Task requirements:
1. Can you repeat the entries word for word, from their start through the line that contains "(x=145, y=472) →" (that line included), leaving out the pictures?
2. Could you continue the post on S-matrix variations and Feynman diagrams in Weinberg's QFT from the point where it stops?

Source excerpt:
::::
Variations of S-matrix functional and Feynman diagrams in Weinberg QFT

Question

Weinberg on p. 287 of his QFT vol. 1 introduces the extended interaction operator:

\(\tag 1 \hat{V}(t) \to \hat{V}(t) + \sum_{a}\int d^{3}\mathbf x \hat{o}_{a}(\mathbf x ,t)\varepsilon_{a}(x).\)
Here

\(\hat{S} = \hat{T}e^{i\int \hat{V}(t)dt}, \quad \hat{o}_{a}(\mathbf x, t) = e^{i\hat{H}_{0}t}\hat{o}_{a}(\mathbf x , 0)e^{-i\hat{H}_{0}t}.\)

Then he says that S-matrix arbitrary element $S_{\beta \alpha} = \langle \beta | \hat{S}| \alpha \rangle$ after extension $(1)$ becomes the $\varepsilon $-functional, and after that he introduces generalized Feynman rules by adding new vertexes corresponding to $\hat{o}_{a}$ with $n_{a}$ lines (the number $n_{a}$ coincides with the number of fields in $\hat{o}_{a}$) and c-factor $\varepsilon_{a}$.

After that he introduces variational derivative

\( \tag 2 \left( \frac{\delta^{r}S_{\beta \alpha}}{\delta \varepsilon_{a_{1}}(x_{1})...\delta \varepsilon_{a_{r}}(x_{r})}\right)_{\varepsilon = 0} = (i)^{r}\langle \beta | \hat{T}\left(e^{i\int \hat{V}(t)dt} \hat{o}_{a_{1}}(x_{1})...\hat{o}_{a_{r}}(x_{r})\right)|\alpha\rangle\)

and notices that all $n_{a_{1}}, ..., n_{a_{r}}$ lines correspond to $\hat{o}_{a_{1}},...,\hat{o}_{a_{r}}$ respectively are internal, i.e. in case when $n_{a_{1}} = ... = n_{a_{r}} = 1$ they are compared to the propagators.
::::
Records provided:
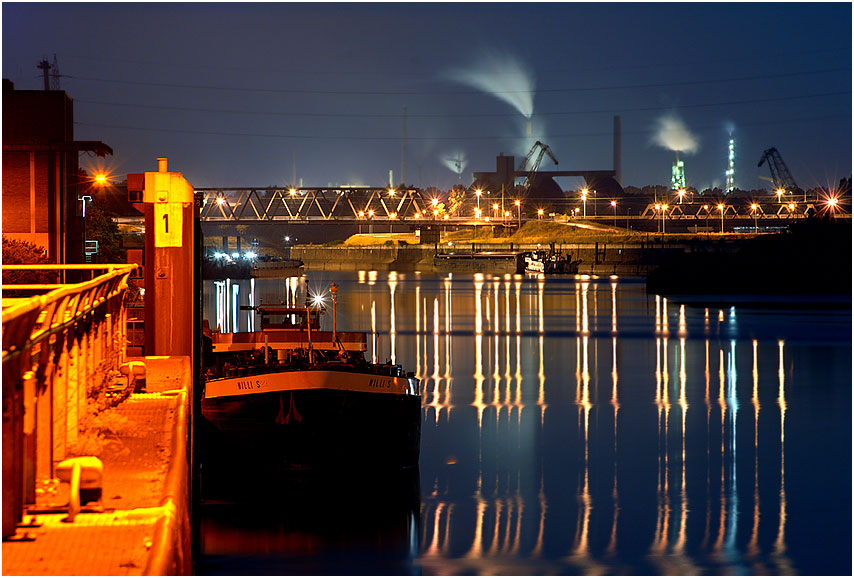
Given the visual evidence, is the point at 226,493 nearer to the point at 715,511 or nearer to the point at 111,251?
the point at 715,511

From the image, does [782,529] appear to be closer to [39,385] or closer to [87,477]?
[87,477]

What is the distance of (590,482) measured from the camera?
30.9 m

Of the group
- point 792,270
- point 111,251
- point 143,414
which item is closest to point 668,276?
point 792,270

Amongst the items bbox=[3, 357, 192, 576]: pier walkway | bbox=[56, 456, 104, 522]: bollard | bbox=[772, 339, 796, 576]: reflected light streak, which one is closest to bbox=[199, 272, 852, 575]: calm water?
bbox=[772, 339, 796, 576]: reflected light streak

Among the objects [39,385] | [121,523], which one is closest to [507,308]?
A: [39,385]

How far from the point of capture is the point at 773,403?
4703 cm

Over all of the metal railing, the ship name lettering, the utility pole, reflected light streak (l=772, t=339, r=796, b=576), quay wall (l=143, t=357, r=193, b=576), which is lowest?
reflected light streak (l=772, t=339, r=796, b=576)

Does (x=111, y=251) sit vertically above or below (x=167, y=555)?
above

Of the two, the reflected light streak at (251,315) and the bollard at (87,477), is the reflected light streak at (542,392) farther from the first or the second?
the bollard at (87,477)

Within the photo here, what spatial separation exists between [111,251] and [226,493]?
6698cm

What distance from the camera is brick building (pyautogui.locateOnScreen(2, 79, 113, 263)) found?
70.4m

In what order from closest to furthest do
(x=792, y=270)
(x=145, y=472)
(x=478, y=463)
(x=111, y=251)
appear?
(x=145, y=472) → (x=478, y=463) → (x=111, y=251) → (x=792, y=270)

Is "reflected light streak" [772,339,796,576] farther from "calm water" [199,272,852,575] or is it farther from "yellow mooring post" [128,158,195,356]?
"yellow mooring post" [128,158,195,356]

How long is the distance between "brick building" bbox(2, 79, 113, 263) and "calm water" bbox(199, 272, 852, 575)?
2319 cm
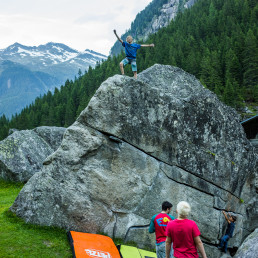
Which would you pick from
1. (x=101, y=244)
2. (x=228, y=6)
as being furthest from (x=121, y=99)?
(x=228, y=6)

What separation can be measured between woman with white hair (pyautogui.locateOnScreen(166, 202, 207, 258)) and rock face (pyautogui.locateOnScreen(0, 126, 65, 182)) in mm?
17688

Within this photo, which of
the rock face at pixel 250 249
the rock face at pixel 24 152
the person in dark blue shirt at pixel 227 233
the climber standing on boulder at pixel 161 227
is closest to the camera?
the climber standing on boulder at pixel 161 227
::::
Final results:
1.
Given the visual evidence, is the point at 226,493 nearer to the point at 715,511 or nearer to the point at 111,251?
the point at 715,511

From the image, does [782,529] appear to be closer to [39,385] or closer to [87,477]?
[87,477]

What is the distance of (590,482) measured from the camera?
30.9 m

Of the group
- point 792,270
- point 111,251
- point 143,414
which item is closest to point 668,276?
point 792,270

Amongst the items bbox=[3, 357, 192, 576]: pier walkway | bbox=[56, 456, 104, 522]: bollard | bbox=[772, 339, 796, 576]: reflected light streak, which one is closest to bbox=[199, 272, 852, 575]: calm water?
bbox=[772, 339, 796, 576]: reflected light streak

Among the objects [39,385] | [121,523], which one is closest to [507,308]?
A: [39,385]

How far from the point of capture is the point at 773,403?
4703 cm

Over all of the metal railing, the ship name lettering, the utility pole, reflected light streak (l=772, t=339, r=796, b=576), quay wall (l=143, t=357, r=193, b=576), which is lowest?
reflected light streak (l=772, t=339, r=796, b=576)

Does (x=111, y=251) sit vertically above or below (x=167, y=555)?
above

Of the two, the reflected light streak at (251,315) and the bollard at (87,477), is the reflected light streak at (542,392) farther from the first or the second?
the bollard at (87,477)

Within the photo here, what spatial separation exists between [111,251] and [226,493]?
6698cm

What distance from the camera is brick building (pyautogui.locateOnScreen(2, 79, 113, 263)) found?
70.4m

In what order from closest to furthest do
(x=792, y=270)
(x=145, y=472)
(x=478, y=463)
(x=111, y=251)
appear?
(x=145, y=472) → (x=478, y=463) → (x=111, y=251) → (x=792, y=270)

2.
Finally, he says, that if we want to get Feynman diagram with $r$ external lines with types $a_{1},...,a_{r}$ in momentum representation we need to do following with $(2)$:

1) to throw out of propagators $D_{a_{1}a_{r}}(x_{1} - x_{r})$,

2) to apply the Fourier transformation,

3) to add corresponding coefficient functions $u_{a_{1}},...$.

Here is the question: сould you make the sense of introduction of mechanism 1)-3) clearer for me? Why do we need additional $r$ external lines which with corresponding vertexes which aren't connected to other vertexes (so the diagram is non-connected), as I think?

This post imported from StackExchange Physics at 2014-08-13 08:20 (UCT), posted by SE-user Andrew McAddams

Comments

@dimension10 @Dilaton, the equation (2) looks truncated to me, is it just my browser's problem or do you see the same thing?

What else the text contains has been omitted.